A couple of events happened in the last few weeks that made me think about the urgency of building indigenous capital.
On Monday, December 6, telecom company MTN listed on the
Uganda Securities Exchange (USE). Since the last week of October MTN had
offered its shares to the public in an initial Public Offering (IPO). When the
results of the IPO were announced two weeks ago I was one of those whose jaw
hit the ground that the offer was not fully subscribed and was kicking myself
for not having bet the house on the IPO because I would have got full
allocation.
But it also made me wonder at how local individual investors had missed the chance to be invested in the fastest growing industry in our economy....

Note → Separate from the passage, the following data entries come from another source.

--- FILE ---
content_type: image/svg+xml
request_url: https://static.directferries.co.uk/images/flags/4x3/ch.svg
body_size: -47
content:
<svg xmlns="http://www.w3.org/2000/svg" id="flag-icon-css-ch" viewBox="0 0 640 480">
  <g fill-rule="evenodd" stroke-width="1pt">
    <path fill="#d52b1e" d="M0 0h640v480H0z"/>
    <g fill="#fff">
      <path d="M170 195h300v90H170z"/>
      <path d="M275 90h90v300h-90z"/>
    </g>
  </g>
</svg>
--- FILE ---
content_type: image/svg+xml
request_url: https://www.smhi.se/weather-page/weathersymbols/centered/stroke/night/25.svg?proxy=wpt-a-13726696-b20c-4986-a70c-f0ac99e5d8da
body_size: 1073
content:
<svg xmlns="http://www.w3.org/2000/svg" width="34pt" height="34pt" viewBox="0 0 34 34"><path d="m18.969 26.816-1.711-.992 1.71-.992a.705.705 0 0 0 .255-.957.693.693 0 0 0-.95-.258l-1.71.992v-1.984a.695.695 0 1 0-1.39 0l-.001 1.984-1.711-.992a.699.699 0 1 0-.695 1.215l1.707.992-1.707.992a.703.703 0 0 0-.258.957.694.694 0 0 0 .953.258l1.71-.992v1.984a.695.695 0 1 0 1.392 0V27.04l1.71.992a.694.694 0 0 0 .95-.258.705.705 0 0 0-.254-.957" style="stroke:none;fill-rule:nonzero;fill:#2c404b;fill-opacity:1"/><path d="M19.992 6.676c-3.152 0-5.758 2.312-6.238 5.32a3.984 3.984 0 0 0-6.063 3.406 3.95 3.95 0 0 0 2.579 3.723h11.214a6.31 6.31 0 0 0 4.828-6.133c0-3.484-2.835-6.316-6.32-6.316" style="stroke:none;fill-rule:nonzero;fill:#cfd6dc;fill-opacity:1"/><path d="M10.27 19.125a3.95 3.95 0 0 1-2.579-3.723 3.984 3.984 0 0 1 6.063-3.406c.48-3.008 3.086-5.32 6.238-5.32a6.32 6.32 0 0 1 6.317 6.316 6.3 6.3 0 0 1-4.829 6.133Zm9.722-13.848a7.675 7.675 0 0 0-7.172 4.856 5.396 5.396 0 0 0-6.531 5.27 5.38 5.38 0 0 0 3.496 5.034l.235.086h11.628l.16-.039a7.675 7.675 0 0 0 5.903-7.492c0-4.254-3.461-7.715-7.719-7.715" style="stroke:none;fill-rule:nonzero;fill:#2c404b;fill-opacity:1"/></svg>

A week or so later the new board of the Uganda Development
Corporation (UDC) was sworn in. UDC has fallen far from its glory days when it
was driving the government’s investment agenda and its resuscitation is one we
should all be cheering on.
And finally two industries SangaVetChem and East Africa
Medical vitals, producing animal health products and latex products
respectively, were launched. They were unique because they have local directors
partnering with foreign capital to meet local pressing needs.
Building an indigenous capital class is one of our most
urgent challenges today. We have Idi Amin to thank for stalling the development
of indigenous capital. In 1972 Amin expelled the Asians for reasons best known
to himself but which he sold as a move to liberate the local economy. At one of
the most disastrous attempts at asset relocation in the history of the
continent, he then shelled out shops and businesses to his cronies.
"If ever there was proof that the African’s problem was not lack of capital this initiative proved it as the new businessmen soon ran the businesses into the ground, helped in no small part by the growing insecurity of the time...
Many people think that if Amin had not done what he had done
the Ugandan economy would have been controlled by the Asians. This does not
hold up to scrutiny.
At the time of the expulsion there were an estimated 50,000
Asians in Uganda. Across the border in Kenya there were 180,000 Asians and no
one would say the Kenyan economy is overrun by Asians. While the Asians there have thrived, Kenya
has a more vibrant and credible indigenous capital class than we do.
The reason is simple business like any other skill has its
rules. And like any other skill it is best learnt by somebody who knows it.
Amin’s expulsion of the Asians meant we were denied the opportunity unlike the
Kenyans to apprentice at their feet.
Our businessmen have tried to reinvent the wheel, with
little success, so much so that when the Asians returned in the early 1990s in
less than two decades had reinstated the previous imbalance, as if they had
never left.
So what to do? The issue is building our own capital without
disenfranchising anyone else, we tried that and failed.
It is erroneous to say there is a lack of capital in Uganda.
The challenge is more that we have been unable to aggregate in meaningful
amounts. NSSF, which has grown to a sh15trillion Fund and the biggest in the
region is proof of this.
"The real challenge for the growth of our businessmen is that they have not adopted the habits and traditions, as opposed to knowledge to build and grow businesses...
Here are a few obvious facts. A country is only as viable as
its private sector. Success in business is not guaranteed. Therefore, to
develop a vibrant business community we need more people going into business,
so that by the law of averages we will have more successful businesses.
For starters we could start teaching financial literacy in
primary school. We need to make reading financial statements second nature –
you will be shocked how many CEOs can read a balance sheet leave alone act on
it. This will achieve several things but most importantly demystify the
language of business—accounts and secondly, ingrain in all our school going
children that there is another alternative to the 9-5 job.
While the capitalist societies don’t have a similar formal
process, they have had the benefit of decades of mentoring by businesspeople
who had already hacked the process, they are not reinventing the wheel.
For those of us long past primary, government should invest
more in business support services. Improving the quality of our businessmen
will cure a lot of ills – lack of finance, high mortality rate of our
businesses and the inability of our businesses to compete.
"The indigenous businessman is important because, more of his profit will remain in country – without forcing him, he will have a more national perspective than the manager answering to London, Johannesburg or Nairobi has and our politics will be much more predictable....
We will not build this class by bankrolling our cronies, as
Amin so aptly demonstrated, but by helping them to acquire the business skills
required to not only produce goods and services, but also raise capital locally
and drive our goods and services into foreign markets.